Congressistas americanos ligados à extrema-direita viram investigados
Foto: STEPHANIE KEITH / AFP
O título do vídeo foi colocado como uma questão, mas não deixou dúvidas sobre as posições dos homens que o filmaram. Eles o chamaram de “A Iminente Guerra Civil”, e em seus primeiros segundos, Jim Arroyo, que lidera a representação no Arizona do Oath Keepers, uma milícia de extrema direita, declarou que o conflito já começou.
Para amparar suas declarações, Arroyo mencionou o deputado Paul Gosar, também do Arizona, um dos mais extremistas integrantes do Congresso. Gosar fez uma visita ao escritório local dos Oath Keepers há alguns anos, como menciona Arroyo, e quando questionado se os EUA estavam se encaminhando para uma guerra civil, a resposta do deputado “foi direta: já estamos nela. Apenas não começamos a atirar uns nos outros”,
Menos de dois meses depois do vídeo ter sido publicado, integrantes dos Oath Keepers estavam entre aqueles com ligações a grupos extremistas de todo o país que participaram do ataque ao Capitólio, no dia 6 de janeiro, dando início a novo escrutínio aos laços entre congressistas e uma série de organizações e movimentos que expressam visões de extrema direita.
Cerca de 150 republicanos na Câmara apoiaram as alegações sem evidências de que a eleição foi roubada. Mas Gosar e alguns deputados tinham laços mais profundos com grupos extremistas, que defendem ideias violentas e teorias da conspiração, e cujos integrantes estavam entre os que invadiram os salões do Congresso para evitar a confirmação da vitória do então presidente eleito Joe Biden.
Entre eles estão os deputados Andy Biggs, do Arizona, que como Gosar estava ligado à campanha “Parem com o Roubo”, apoiando os esforços de Trump para mudar o resultado da eleição. A deputada Lauren Boebert, do Colorado, possui laços com milícias, incluindo os chamados Three Percenters, um braço extremista de movimentos armamentistas que teve pelo menos um integrante na invasão do Capitólio.
Marjorie Taylor Greene, da Geórgia, promoveu a teoria da conspiração QAnon, cujos apoiadores estavam entre os mais visíveis na invasão, e também apareceu em um comício com milícias. Antes de ser eleita para o Congresso, no ano passado, usou as redes sociais para endossar, em 2018, a execução de integrantes do Partido Democrata e para sugerir que o massacre na Escola Marjory Stoneman Douglas, em Parkland, na Flórida, em 2018, foi um ataque falso.

Dados brutos:

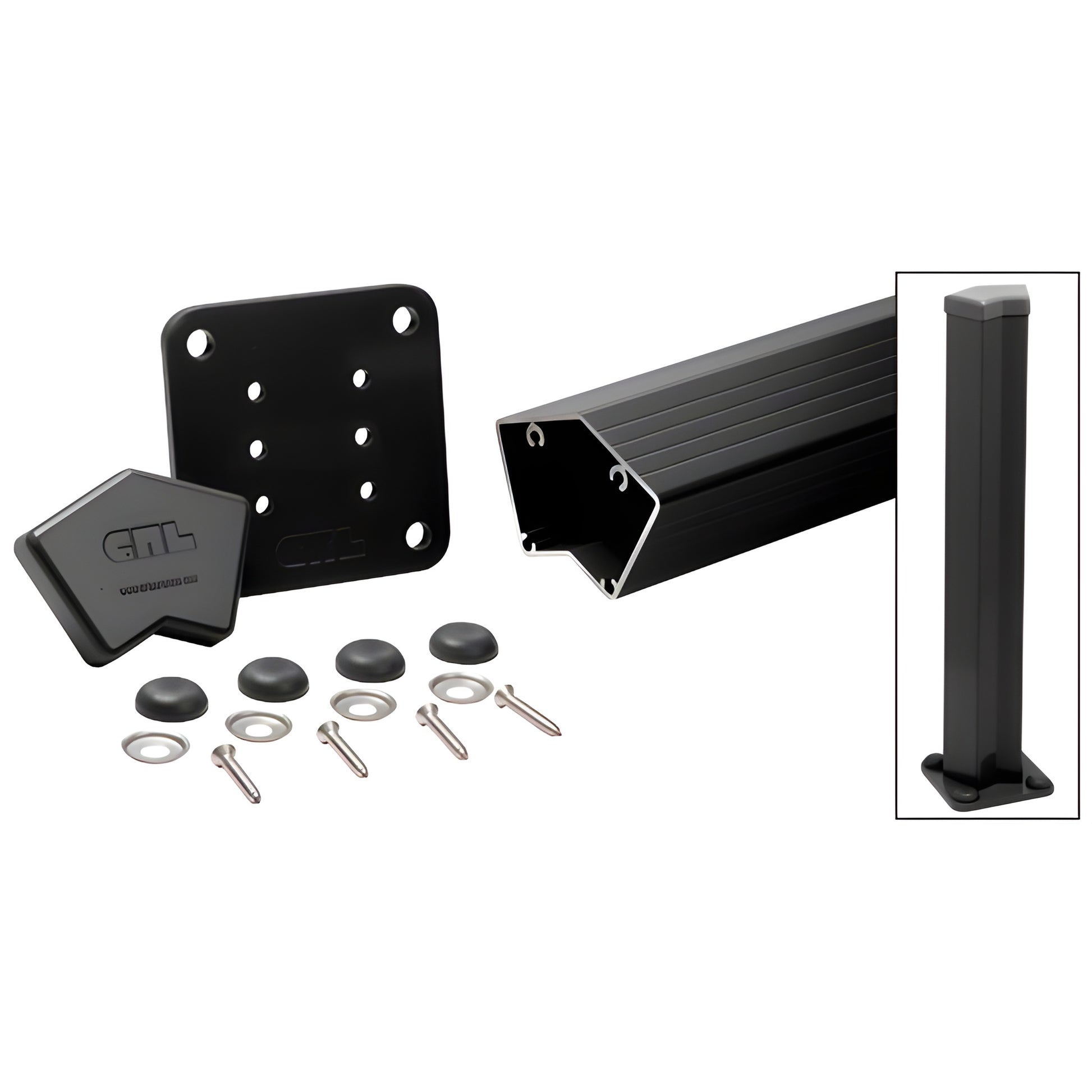 CRL 135 aluminum post kit (SKU 1P542KBL) matte black - post, base plate, cap, gasket, screws, washers and bolt covers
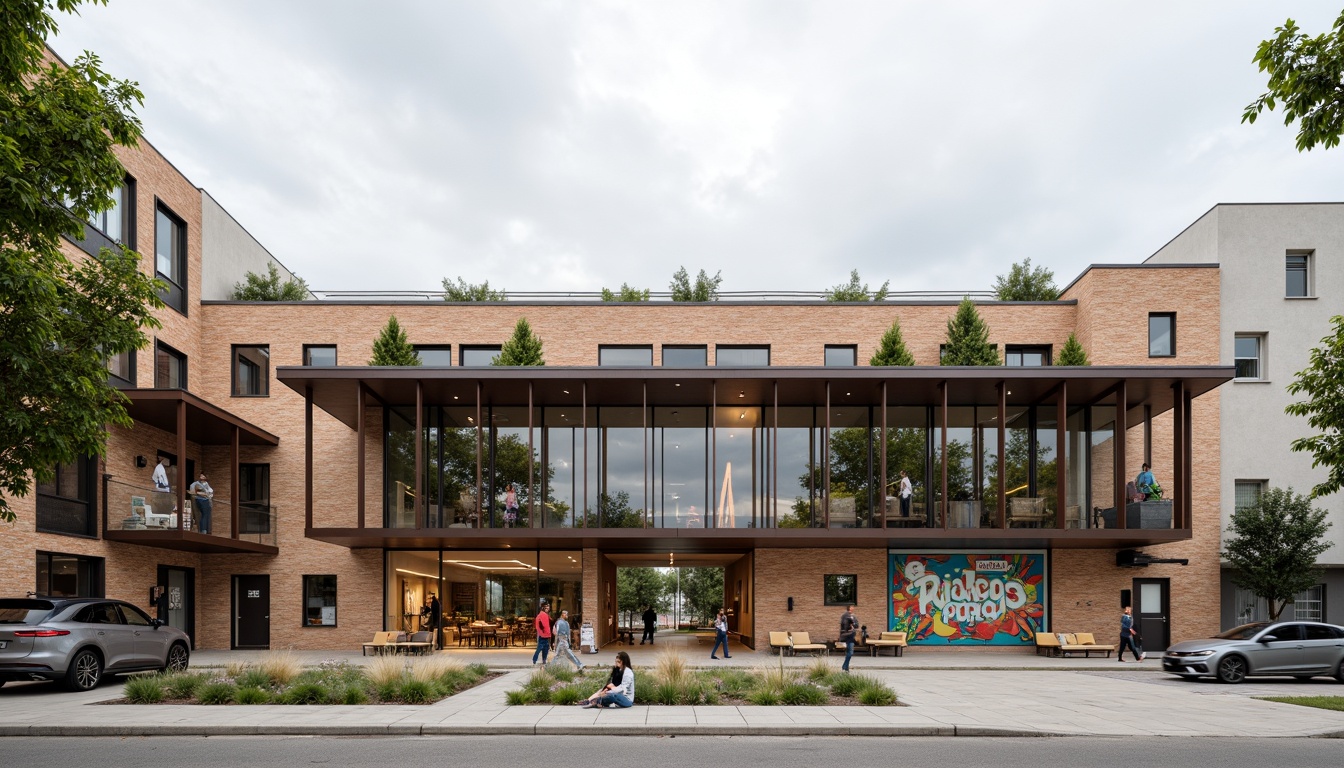 Prompt: Rustic community center, Bauhaus-inspired facade, rectangular forms, clean lines, industrial materials, exposed brick walls, steel beams, large windows, minimalist ornamentation, functional simplicity, earthy color palette, natural textures, communal outdoor spaces, vibrant street art, urban landscape, cloudy day, soft diffused lighting, shallow depth of field, 2/3 composition, realistic rendering.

Descrição da tarefa: Extraia, sem qualquer alteração, a parte do texto sobre congressistas ligados à extrema direita que começa em "Congressistas americanos ligados" e termina em "conflito já começou.". A listagem não guarda relação alguma com o texto sobre congressistas ligados à extrema direita.

Resultado da tarefa:
Congressistas americanos ligados à extrema-direita viram investigados
Foto: STEPHANIE KEITH / AFP
O título do vídeo foi colocado como uma questão, mas não deixou dúvidas sobre as posições dos homens que o filmaram. Eles o chamaram de “A Iminente Guerra Civil”, e em seus primeiros segundos, Jim Arroyo, que lidera a representação no Arizona do Oath Keepers, uma milícia de extrema direita, declarou que o conflito já começou.